UV-Filtersubstanzen aus Sonnencremes sind nach dem Auftragen im Blut nachweisbar. Sie stehen im Verdacht hormonaktiv zu sein.

Eingecremt am Strand: Forscher haben hohe Konzentrationen von UV-Filtern im Blut ­gefunden. Foto: istockphoto
Eingecremt am Strand: Forscher haben hohe Konzentrationen von UV-Filtern im Blut ­gefunden. Foto: istockphoto

Diese Entwarnung auf der Website des Bundes ist überholt: «Nach heutigem Wissensstand sind die geschätzten Aufnahmemengen beim Menschen gering, sodass eine Gesundheitsgefährdung unwahrscheinlich ist.»
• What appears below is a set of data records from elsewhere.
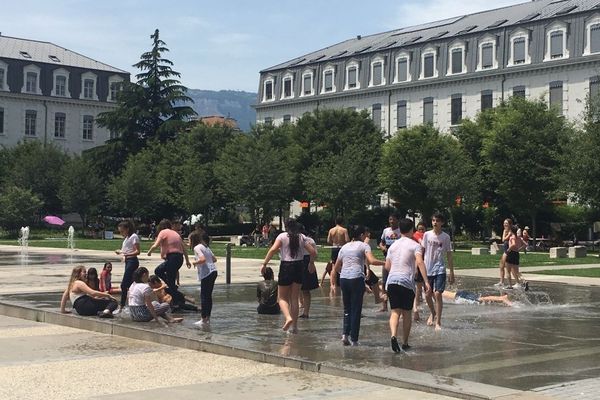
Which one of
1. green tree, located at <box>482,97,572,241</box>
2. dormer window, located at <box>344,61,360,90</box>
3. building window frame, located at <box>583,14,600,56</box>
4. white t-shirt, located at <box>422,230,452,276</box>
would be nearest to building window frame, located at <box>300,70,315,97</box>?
dormer window, located at <box>344,61,360,90</box>

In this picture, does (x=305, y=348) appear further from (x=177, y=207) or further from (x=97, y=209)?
(x=97, y=209)

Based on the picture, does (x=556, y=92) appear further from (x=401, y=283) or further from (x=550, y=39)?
(x=401, y=283)

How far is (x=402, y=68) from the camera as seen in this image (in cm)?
7056

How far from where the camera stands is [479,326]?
13.8 metres

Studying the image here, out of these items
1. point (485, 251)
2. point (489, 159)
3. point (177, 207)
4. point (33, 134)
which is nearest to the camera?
point (485, 251)

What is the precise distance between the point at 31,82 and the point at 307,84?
98.0ft

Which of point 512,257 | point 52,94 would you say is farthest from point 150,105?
point 512,257

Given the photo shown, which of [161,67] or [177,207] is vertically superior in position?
[161,67]

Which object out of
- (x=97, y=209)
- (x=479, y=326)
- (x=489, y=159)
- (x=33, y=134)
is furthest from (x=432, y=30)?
(x=479, y=326)

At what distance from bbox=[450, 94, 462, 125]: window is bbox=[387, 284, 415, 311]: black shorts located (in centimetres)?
5678

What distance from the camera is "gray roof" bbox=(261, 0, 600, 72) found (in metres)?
61.5

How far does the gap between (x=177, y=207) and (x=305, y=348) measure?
57.3 meters

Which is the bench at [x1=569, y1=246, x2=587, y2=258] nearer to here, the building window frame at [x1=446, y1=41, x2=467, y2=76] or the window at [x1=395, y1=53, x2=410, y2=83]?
the building window frame at [x1=446, y1=41, x2=467, y2=76]

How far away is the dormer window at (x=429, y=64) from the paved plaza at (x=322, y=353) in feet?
173
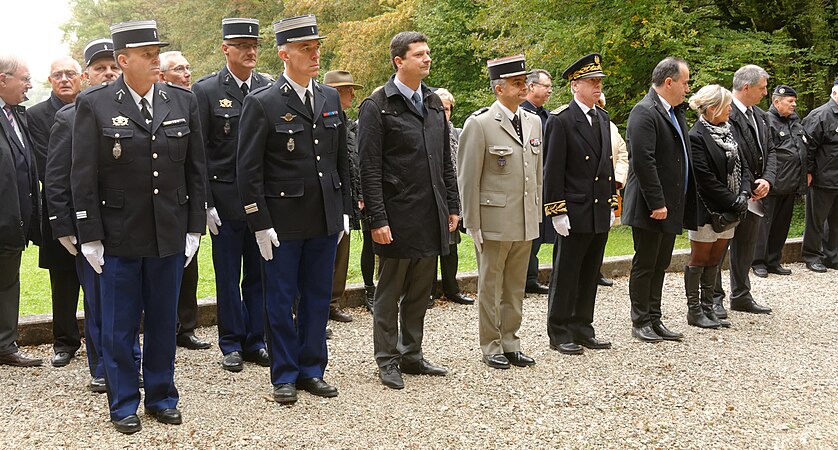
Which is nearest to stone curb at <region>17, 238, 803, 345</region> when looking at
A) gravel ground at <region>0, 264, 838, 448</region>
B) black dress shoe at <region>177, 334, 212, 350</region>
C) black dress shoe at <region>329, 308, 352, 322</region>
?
gravel ground at <region>0, 264, 838, 448</region>

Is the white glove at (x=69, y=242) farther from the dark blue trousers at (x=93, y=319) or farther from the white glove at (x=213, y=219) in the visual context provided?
the white glove at (x=213, y=219)

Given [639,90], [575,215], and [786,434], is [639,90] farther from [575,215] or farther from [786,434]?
[786,434]

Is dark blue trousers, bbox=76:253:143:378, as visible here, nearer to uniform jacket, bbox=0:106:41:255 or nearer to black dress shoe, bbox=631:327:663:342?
uniform jacket, bbox=0:106:41:255

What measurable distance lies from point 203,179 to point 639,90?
10793mm

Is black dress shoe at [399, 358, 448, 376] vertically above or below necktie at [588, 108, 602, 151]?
below

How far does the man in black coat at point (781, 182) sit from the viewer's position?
983 centimetres

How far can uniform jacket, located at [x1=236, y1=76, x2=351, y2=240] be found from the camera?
17.0ft

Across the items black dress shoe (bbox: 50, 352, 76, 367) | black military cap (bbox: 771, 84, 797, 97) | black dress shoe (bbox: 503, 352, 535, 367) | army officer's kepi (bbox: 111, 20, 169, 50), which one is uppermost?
army officer's kepi (bbox: 111, 20, 169, 50)

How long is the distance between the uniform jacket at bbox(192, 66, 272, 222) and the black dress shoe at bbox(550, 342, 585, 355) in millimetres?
2580

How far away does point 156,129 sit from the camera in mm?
4797

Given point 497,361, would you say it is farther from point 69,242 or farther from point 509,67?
point 69,242

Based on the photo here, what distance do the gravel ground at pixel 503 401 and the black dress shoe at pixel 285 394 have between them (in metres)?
0.08

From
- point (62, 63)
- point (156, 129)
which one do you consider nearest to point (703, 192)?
point (156, 129)

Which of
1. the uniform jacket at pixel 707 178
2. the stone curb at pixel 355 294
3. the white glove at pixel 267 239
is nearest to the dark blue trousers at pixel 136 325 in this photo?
the white glove at pixel 267 239
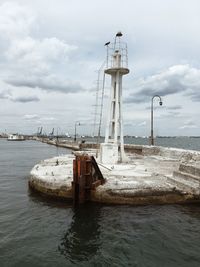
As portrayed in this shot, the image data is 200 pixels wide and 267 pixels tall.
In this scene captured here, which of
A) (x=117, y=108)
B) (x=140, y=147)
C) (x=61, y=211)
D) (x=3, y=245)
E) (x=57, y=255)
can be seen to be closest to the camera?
(x=57, y=255)

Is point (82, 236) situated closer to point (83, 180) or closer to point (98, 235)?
point (98, 235)

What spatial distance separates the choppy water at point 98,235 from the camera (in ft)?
28.4

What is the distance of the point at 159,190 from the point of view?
13609 mm

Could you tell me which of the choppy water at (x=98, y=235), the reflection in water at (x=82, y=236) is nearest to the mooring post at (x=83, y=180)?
the choppy water at (x=98, y=235)

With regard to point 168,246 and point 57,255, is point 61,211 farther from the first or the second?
point 168,246

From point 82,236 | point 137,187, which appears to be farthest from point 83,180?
point 82,236

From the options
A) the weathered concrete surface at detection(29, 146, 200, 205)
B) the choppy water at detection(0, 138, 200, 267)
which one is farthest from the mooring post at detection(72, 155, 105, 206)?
the choppy water at detection(0, 138, 200, 267)

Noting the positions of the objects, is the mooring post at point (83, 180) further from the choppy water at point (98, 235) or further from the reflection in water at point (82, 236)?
the reflection in water at point (82, 236)

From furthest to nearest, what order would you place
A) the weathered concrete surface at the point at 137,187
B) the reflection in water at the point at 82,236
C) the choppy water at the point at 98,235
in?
1. the weathered concrete surface at the point at 137,187
2. the reflection in water at the point at 82,236
3. the choppy water at the point at 98,235

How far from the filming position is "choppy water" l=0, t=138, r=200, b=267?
8.66m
Die Rede ist von organischen UV-Filtern in Sonnenschutzcremes und vielen kosmetischen Mitteln, für die das Bundesamt für Lebensmittelsicherheit und Veterinärwesen (BLV) zuständig ist. Sie stehen seit Jahren im Verdacht, hormonaktiv zu sein und so möglicherweise Krebs oder Fortpflanzungsstörungen auszulösen. Von Behörden werden sie jedoch als sicher anerkannt.